Ever been trapped in this scenario? Maybe you were on a plane. Maybe you were in a restaurant—wherever you were, you couldn’t help but overhear the conversation of a couple seated in close proximity. The woman spewed a seemingly unending list of demands, complaints, invectives and put-downs, while her paramour looked on helplessly. Perhaps out of sympathy (but more likely, self-preservation), your hand crept to your lap, shielding your own tender jewels from the ball-consuming fury spewing forth like a radioactive cloud. All you could do was silently scream, “Run, you fool! Get the hell out of there before that evil succubus (read: bitch) eats you alive!”
These days, “bitch” is a term that’s bandied about with fair frequency, even outside the AKC. It's even become a point of pride for select women hoping to becoming a better seductress. For many in modern culture, it’s cool to be cruel.
On the other hand, if it walks like a duck, quacks like a duck, and acts like a bitch…well, you know the rest. We're sure that at least one of your buddies (or maybe even you) is dating one. If you’ve ever wondered why your pal’s voluntarily surrendered his man card and settled in for the long slow ride to the Land of the Cojones Perdidos, read on.
The “Hard to Get” Factor
Just as Groucho Marx famously said, “I don’t care to belong to any club that will have me as a member,” men famously do not want what they can have with ease, especially women. (Can you imagine if men selected fruit using the same criteria? Durian sales would go through the roof.) Because bitches are often aloof emotionally, although not necessarily physically, they become the giant stuffed unicorn at the sideshow ring-toss game. Even when the action’s fixed, winning the prize becomes an obsession, and guys keep on playing, long past the point of reasonable expenditure.
Certain males are drawn to bitches because romantic relationships with built-in self-destruct cycles secretly appeal to them. According to Dr. Patti Britton, Ph.D., MPH, ACSE, ABS, ACS, FAACS, and co-founder of SEX COACH U, “Some commitment phobic men really do not like to commit. We see it a lot with clients who are in courtship mode. Then some show up married after time has passed, and they’ve tried to fake it—faked being real, faked finding love, faked trying keeping lust alive—and discovering after all that, something is missing.”
Britton ascribes some of the reasons for this self-defeating behavior to a lack of social skills, fear of authentic intimacy and lack of positive role models for intimacy in a man’s family of origin. But whatever the catalyst, hitching your wagon to a bitch guarantees you’ll be hitting the end of the trail sooner rather than later.
Too Much Media
In a world that glamorizes the likes of the Kardashians and so-called “real” housewives to the status of sex symbols, it’s no wonder guys are confused. While a pro-porn clinician and feminist, Dr. Britton sees a disturbing tendency in some younger men to regard media and porn examples as “real relationships on display,” when in truth, they are not real relationships at all.
“Young men who are isolated and alone think that this is how real women behave, and that this is how real intimate relationships may be formed,” she explains, especially with regard to porn. “Without the social and developmental steps they need to meet girls, find out how girls relate, and discover real means for communication, watching porn as a replacement for real relating to the opposite sex can be damaging and lead to the formation of toxic inauthentic relationships … In porn, women who like sex are ‘hungry bitches’ who act horribly toward men. So, this may become a real expectation for immature men thinking that’s how they will get sex. Sad, but true.”

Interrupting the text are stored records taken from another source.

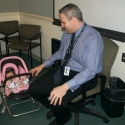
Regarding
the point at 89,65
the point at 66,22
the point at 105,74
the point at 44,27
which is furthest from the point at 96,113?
the point at 44,27

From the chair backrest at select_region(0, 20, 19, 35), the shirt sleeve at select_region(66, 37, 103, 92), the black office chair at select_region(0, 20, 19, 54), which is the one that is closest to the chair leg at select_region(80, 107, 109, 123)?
the shirt sleeve at select_region(66, 37, 103, 92)

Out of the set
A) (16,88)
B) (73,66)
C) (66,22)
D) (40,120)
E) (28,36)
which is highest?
(66,22)

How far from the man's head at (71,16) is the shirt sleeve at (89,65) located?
228mm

She adds, the brave new world of “cyber-everything” has only exacerbated the problem, citing that what may “feel” or “appear” to be real relationships—even friendships, such as your Facebook friends—are built on pseudo-intimacy. “Many men spend far too many hours alone watching media, being isolated, lacking social and sexual development skills,” she notes, “and as a result, form false expectations for relationships. When they attempt to find a ‘real woman,’ they look in the wrong places for the ‘bad girl,’ who turns out to be a disaster—nasty and toxic.” (Or Kardashian…)
It’s “Mommy” issues. Men (and women) who grow up in dysfunctional families are often doomed to recreate negative behaviors in an attempt to heal the deep-seated hurt that arises from neglect, indifference, or worst-case scenario, abuse. All children deserve to be loved, however, some sperm and egg donors are not capable of imparting that emotion—and yet, they reproduce. The result is often offspring who grow up looking for approval that they are never going to find. Our advice? Seek therapy, and do not procreate with a bitch, lest you consign your children to the same fate.
It’s the Sex, Dummy
Like their AKC counterparts, some bitches just want to get laid, and when they’re in heat, emotional collateral damage is the last thing on their minds. If she can suck the whitewall off a tire, has a nymphomanical appetite, and the sexual stamina of a warren of Energizer Bunnies, your pal (or you) may be so come-addled, he doesn’t give a damn that his woman’s a bitch. The bad news: his balls may soon go the way of the dodo. The good news: at least they won’t be blue.